平成が残り100日を切り、平成の約30年間を振り返る云々といった企画が至るところで流行っているようですが、昭和の終わりを控えて昭和の60年以上を振り返るといった発想は失礼千万・不敬の極みで深く憚られ、あり得なかったことを考えれば(まぁ当時、私は大学受験でそんなことを考える余裕はなかったのですが。苦笑)、御代の変わり目が崩御ではなく譲位というかたちで本当に良かったなぁ……と思うものです。
とはいえ、鉄道という観点から平成を振り返るとすれば……残念ながら全体としては決して楽しい時代ではなかったでしょう。もともとあるコスト削減の課題に加えて景気の悪さで、鉄道車両はどんどん安普請になりましたし、何と言っても昭和の良き列車やサービスが消え、良き車両が消え……。要するに、国鉄が消え、国鉄型車両が消え、鉄道への憧憬の大きな部分を成していた重厚長大への思慕が崩れていった、という時代であったかと思います。個人的偏見ですが。
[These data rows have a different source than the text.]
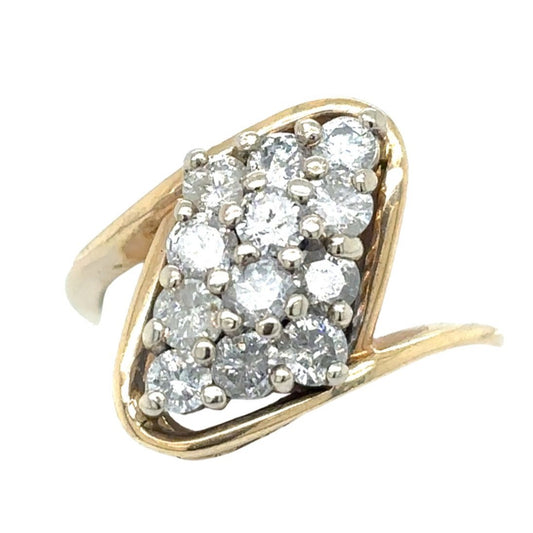 14k Yellow Gold 1 ctw Diamond Cluster Size 3.75 Ring 3.8g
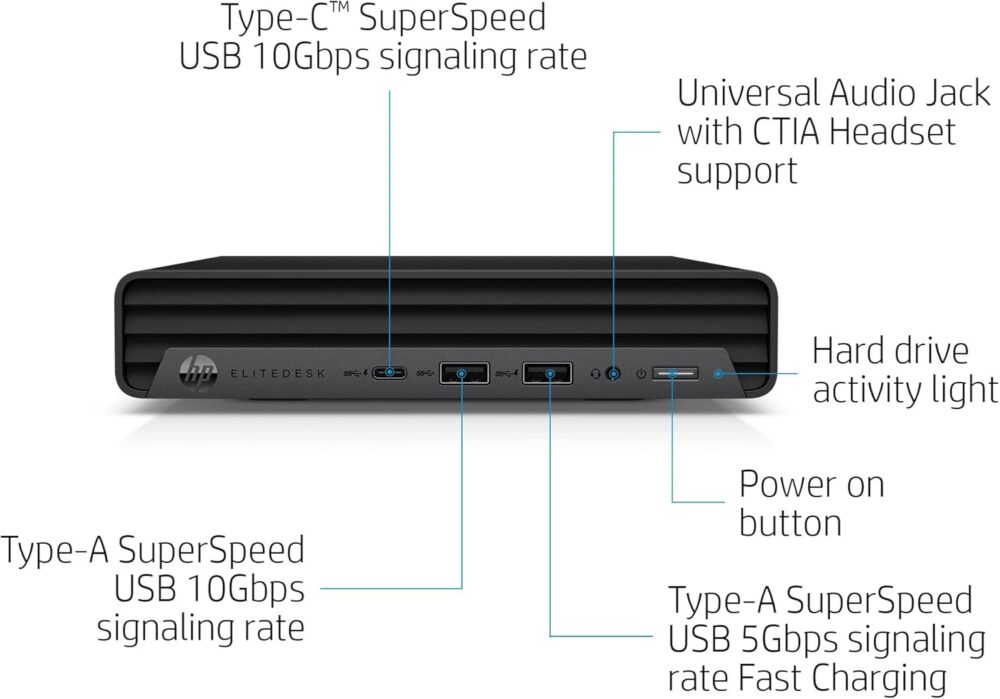 HP EliteDesk 800 G6 Business Mini PC Desktop Computer, Intel Hexa-Core i5-10400 (Beat i7-8700), 32GB DDR4 RAM, 1TB PCIe SSD, WiFi, Bluetooth, Type-C, Keyboard & Mouse, Windows 11 Pro, Tilsiy Cable - Image 3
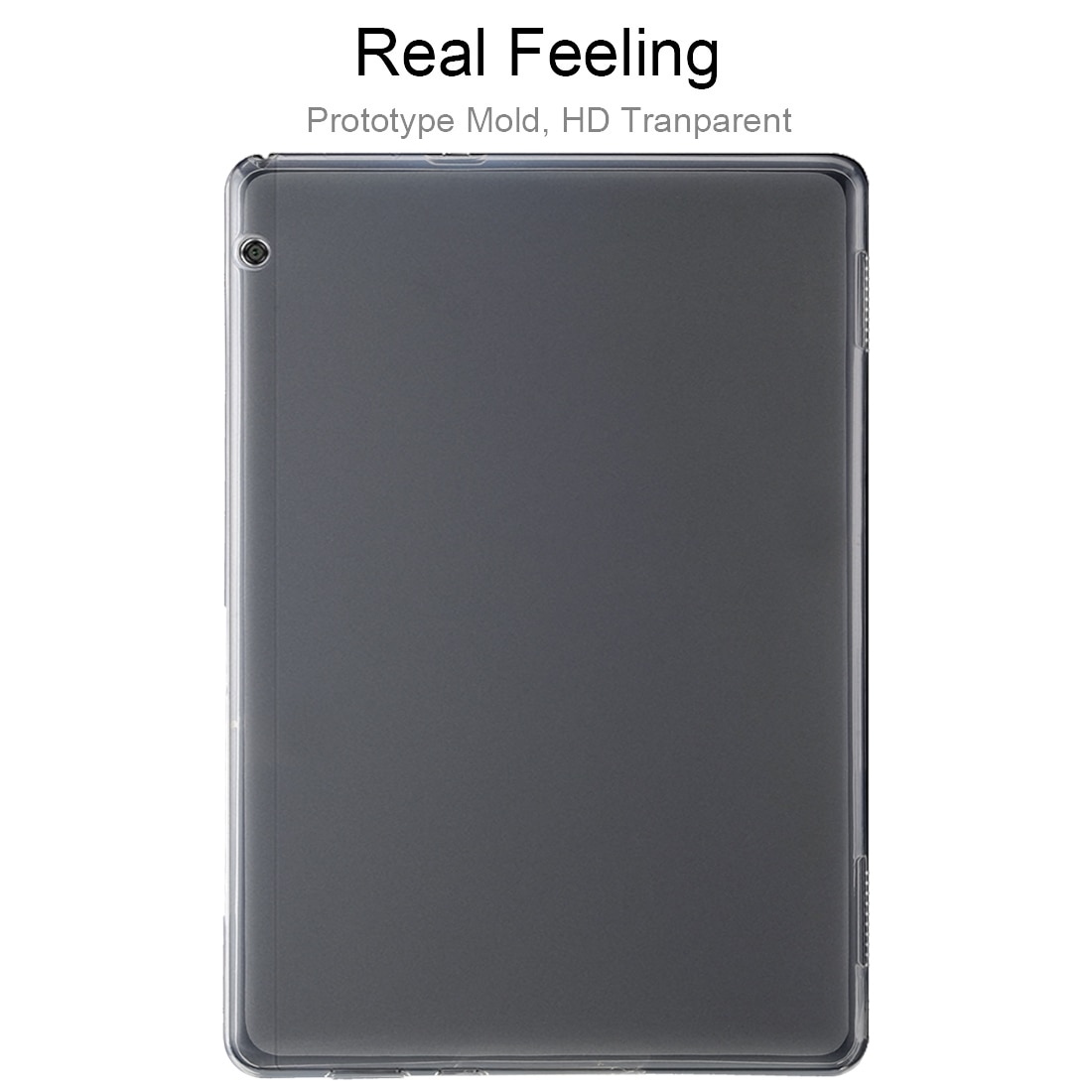 Husa tableta pentru Huawei T5 10.1 inch, TPU transparent de 0.75mm, tip carte, protectie anti-cadere, spate transparent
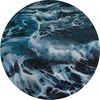 Abstract blue seascape wave oil painting on round canvas.jpg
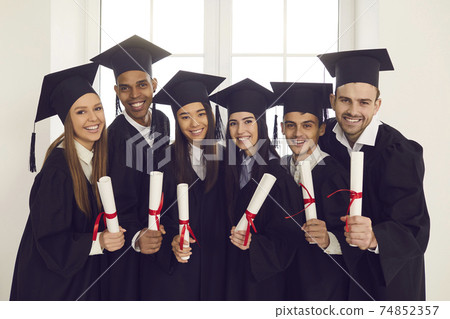 Successful graduation from college or university of mixed race group 74852357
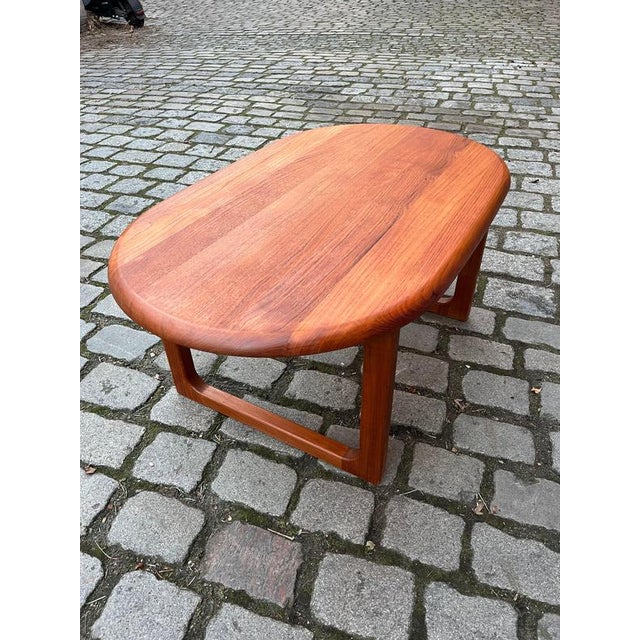Oval Teak Coffee Table by Niels Bach For Sale - Image 5 of 11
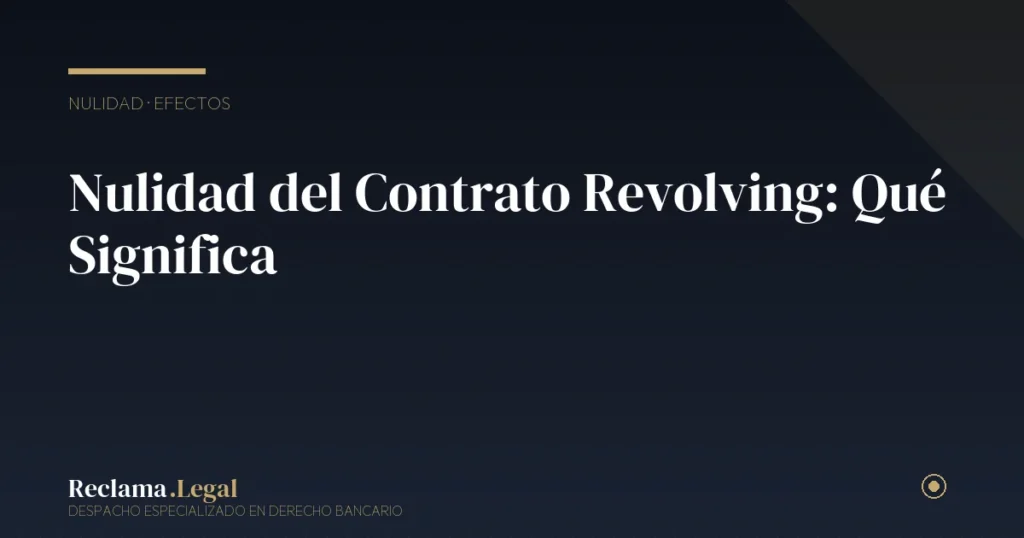 Nulidad del Contrato Revolving: Qué Significa y Efectos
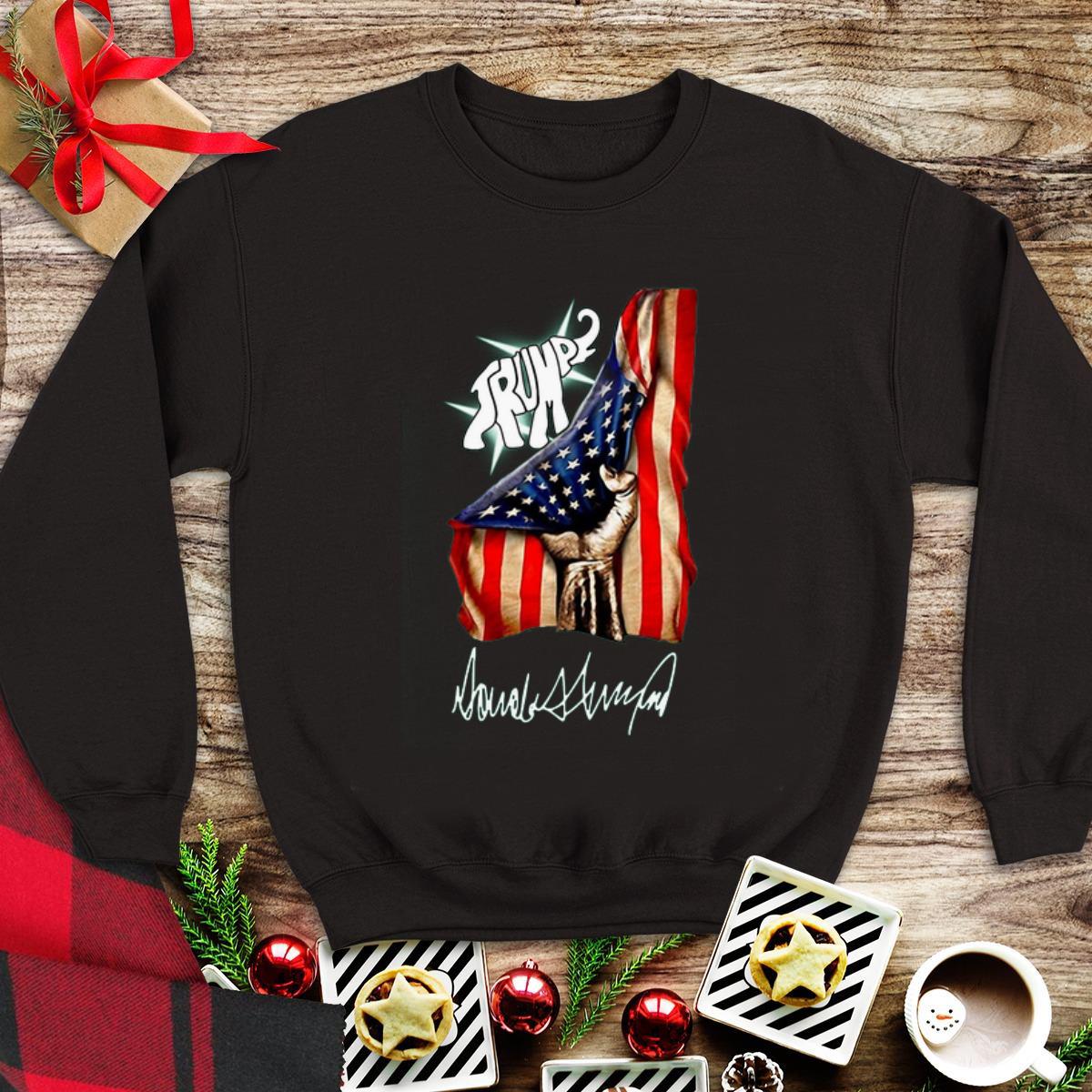 Premium Elephant Trump American Flag Signature shirt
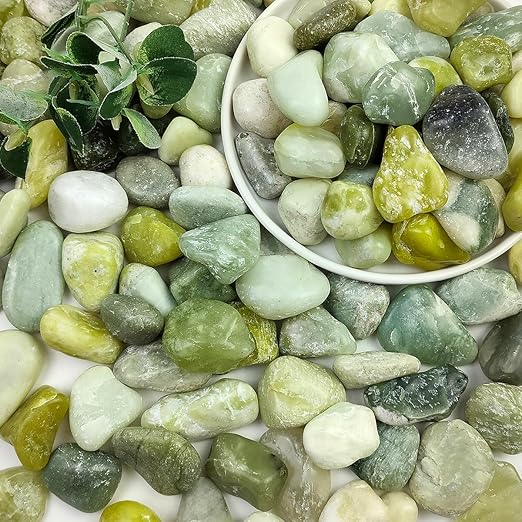 5LB Succulent Jade Pebbles for Indoor Plants, 0.7-1.2 Inch Natural Polished Stones,Decorative River Rocks for Succulent, Vase, Flowerpot, Landscaping, Outdoor Garden and Planters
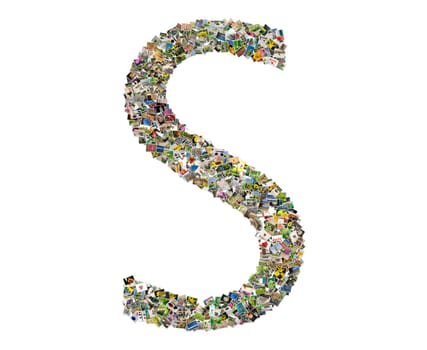 Letter s, photos collage isolated on a white background
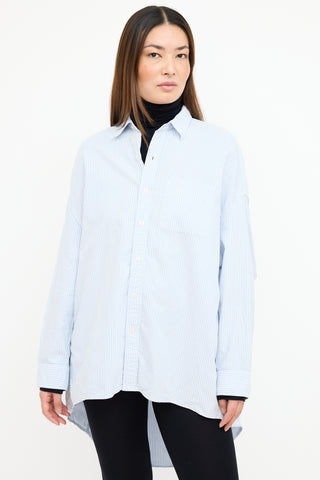 R13 White & Blue Striped Shirt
とりわけ、あれほど膨大な量の車両が走っていた103系が、30年少々の間に激減の一途をたどり、ついには105系化された車両を含めてJRWでごく僅かになりつつあるというのは、まさに平成30年間の時間の流れを痛感させるものがあります。したがって、とにかく減ったという現象だけを汲み上げてみれば、やっぱり平成という時代は哀しいの一言に尽きます。とはいえ、来たる5月1日に元号が改まったとき、播但・加古川はさておくとしても、果たして奈良・和田岬の103系や105系の4扉車が生き残っているのだろうか……と思うにつけ、何だかんだで「103系が走っていた時代=平成って良い時代だな」「冷静に考えてもみれば、新元号のもとでは103系は既にほぼ消滅し、あるいは消滅の危機ということではないか」ということが脳裏をよぎるのでありました。